Awak kabin pesawat yang dikenal sebagai pramugari/pramugara, sangat penting perannya dalam pengoperasian pesawat komersial. Maskapai penerbangan flag carrier Garuda Indonesian Airways (GIA) yang terbentuk lewat akta notaris pada tanggal 31 Maret 1950, memiliki hubungan erat dengan maskapai penerbangan KLM (Koninklijke Luchtvaart Maatschappij) asal Belanda.

Kedua maskapai ini saling membantu sebagai perusahaan patungan dan terutama dalam pengadaan sumber daya manusia termasuk awak kabin. Saat GIA mulai beroperasi praktis awak kabinnya mayoritas berkebangsaan Belanda, banyak di antaranya merupakan awak kabin KLM, hanya segelintir yang berkebangsaan Indonesia. Manajemen GIA lantas mendirikan pusat pelatihan awak kabin di Bandara Kemayoran bernama Urusan Pendidikan, berada di bawah Departemen Personalia GIA, sebagai cara agar mandiri dari KLM dan merekrut lebih banyak awak kabin berkebangsaan Indonesia.

Kru-Kabin-GIA-1Gedung Urusan Pendidikan di Bandara Internasional Kemayoran. Operasionalnya di bawah Departemen Personalia GIA.

Mulanya memang sulit, lowongan awak kabin hanya sedikit diminati. Selain karena dunia penerbangan masih baru, kebanyakan keluarga di Indonesia masih berpikir sangat tradisional, tidak ingin anak perempuannya bekerja sampai jauh malam dan bahkan bermalam di luar kota. Belum lagi ucapan sinis bahwa moda angkutan udara dinilai berbahaya, awak kabin cuma dinilai sebagai pembantu rumah tangga di udara.

Tapi perlahan-lahan stigma itu mulai memudar apalagi dengan iming-iming gaji tinggi yaitu Rp 2.100,-/bulan, bandingkan dengan gaji guru yang sebesar Rp 1.500,-/bulan pada waktu itu. Awak kabin yang lulus pendidikan akan bekerja melayani penumpang di pesawat milik GIA yang mayoritas didominasi oleh Douglas C-47/DC-3 Dakota dan Convairliner 240/330/440, serta de Havilland DH 104 Heron dan pesawat amfibi PBY Catalina yang singkat masa operasinya.

Pendidikan pada era 1950-an memang sangat bergaya Belanda dan mengikuti manajemen KLM. Setiap calon awak kabin dilatih selama tiga bulan dengan bahasa pengantar selama pendidikan adalah bahasa Belanda, tentunya awak kabin juga harus mengerti bahasa Inggris baik untuk komunikasi maupun menulis sebagai bahasa internasional di dunia penerbangan.

Nasionalisasi GIA yang dimulai pada tahun 1954 membuat pendidikan awak kabin diserahkan kepada orang Indonesia tapi kebanyakan masih menggunakan kurikulum ala KLM selain memberikan tambahan materi lokal.

» **TUJUAN LATIHAN**: Salin persis bagian teks tentang awak kabin Garuda, mulai dari "Awak kabin pesawat" dan berakhir pada "Maatschappij) asal Belanda.". Data di bawah ini tidak berperan apa pun di sini.

[Data mentah]
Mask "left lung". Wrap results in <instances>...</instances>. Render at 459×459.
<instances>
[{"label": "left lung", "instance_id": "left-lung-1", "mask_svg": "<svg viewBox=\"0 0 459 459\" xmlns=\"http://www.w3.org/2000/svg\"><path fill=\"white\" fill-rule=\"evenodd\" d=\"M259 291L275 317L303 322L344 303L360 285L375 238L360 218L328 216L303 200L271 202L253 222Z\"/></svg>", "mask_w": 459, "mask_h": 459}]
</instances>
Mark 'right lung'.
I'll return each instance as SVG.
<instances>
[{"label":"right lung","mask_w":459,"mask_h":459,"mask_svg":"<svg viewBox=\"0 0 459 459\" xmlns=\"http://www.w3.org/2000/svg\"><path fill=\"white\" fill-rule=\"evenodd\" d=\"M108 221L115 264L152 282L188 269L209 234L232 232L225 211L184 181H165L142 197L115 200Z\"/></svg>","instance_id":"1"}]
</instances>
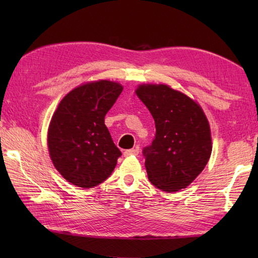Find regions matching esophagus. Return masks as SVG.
Returning a JSON list of instances; mask_svg holds the SVG:
<instances>
[{"instance_id": "obj_1", "label": "esophagus", "mask_w": 258, "mask_h": 258, "mask_svg": "<svg viewBox=\"0 0 258 258\" xmlns=\"http://www.w3.org/2000/svg\"><path fill=\"white\" fill-rule=\"evenodd\" d=\"M124 155L125 156H136L139 155V149H131V150H126L124 152Z\"/></svg>"}]
</instances>
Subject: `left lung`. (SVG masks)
I'll list each match as a JSON object with an SVG mask.
<instances>
[{"instance_id":"8db88e82","label":"left lung","mask_w":258,"mask_h":258,"mask_svg":"<svg viewBox=\"0 0 258 258\" xmlns=\"http://www.w3.org/2000/svg\"><path fill=\"white\" fill-rule=\"evenodd\" d=\"M136 94L155 120V138L143 149L150 182L168 193L185 188L202 173L212 153L204 112L167 85H141Z\"/></svg>"}]
</instances>
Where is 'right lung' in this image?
<instances>
[{
    "label": "right lung",
    "mask_w": 258,
    "mask_h": 258,
    "mask_svg": "<svg viewBox=\"0 0 258 258\" xmlns=\"http://www.w3.org/2000/svg\"><path fill=\"white\" fill-rule=\"evenodd\" d=\"M122 91L114 82H93L71 91L58 104L47 145L54 166L68 182L91 188L111 176L122 153L104 118Z\"/></svg>",
    "instance_id": "1"
}]
</instances>
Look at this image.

» **HASIL DI BAWAH**:
Awak kabin pesawat yang dikenal sebagai pramugari/pramugara, sangat penting perannya dalam pengoperasian pesawat komersial. Maskapai penerbangan flag carrier Garuda Indonesian Airways (GIA) yang terbentuk lewat akta notaris pada tanggal 31 Maret 1950, memiliki hubungan erat dengan maskapai penerbangan KLM (Koninklijke Luchtvaart Maatschappij) asal Belanda.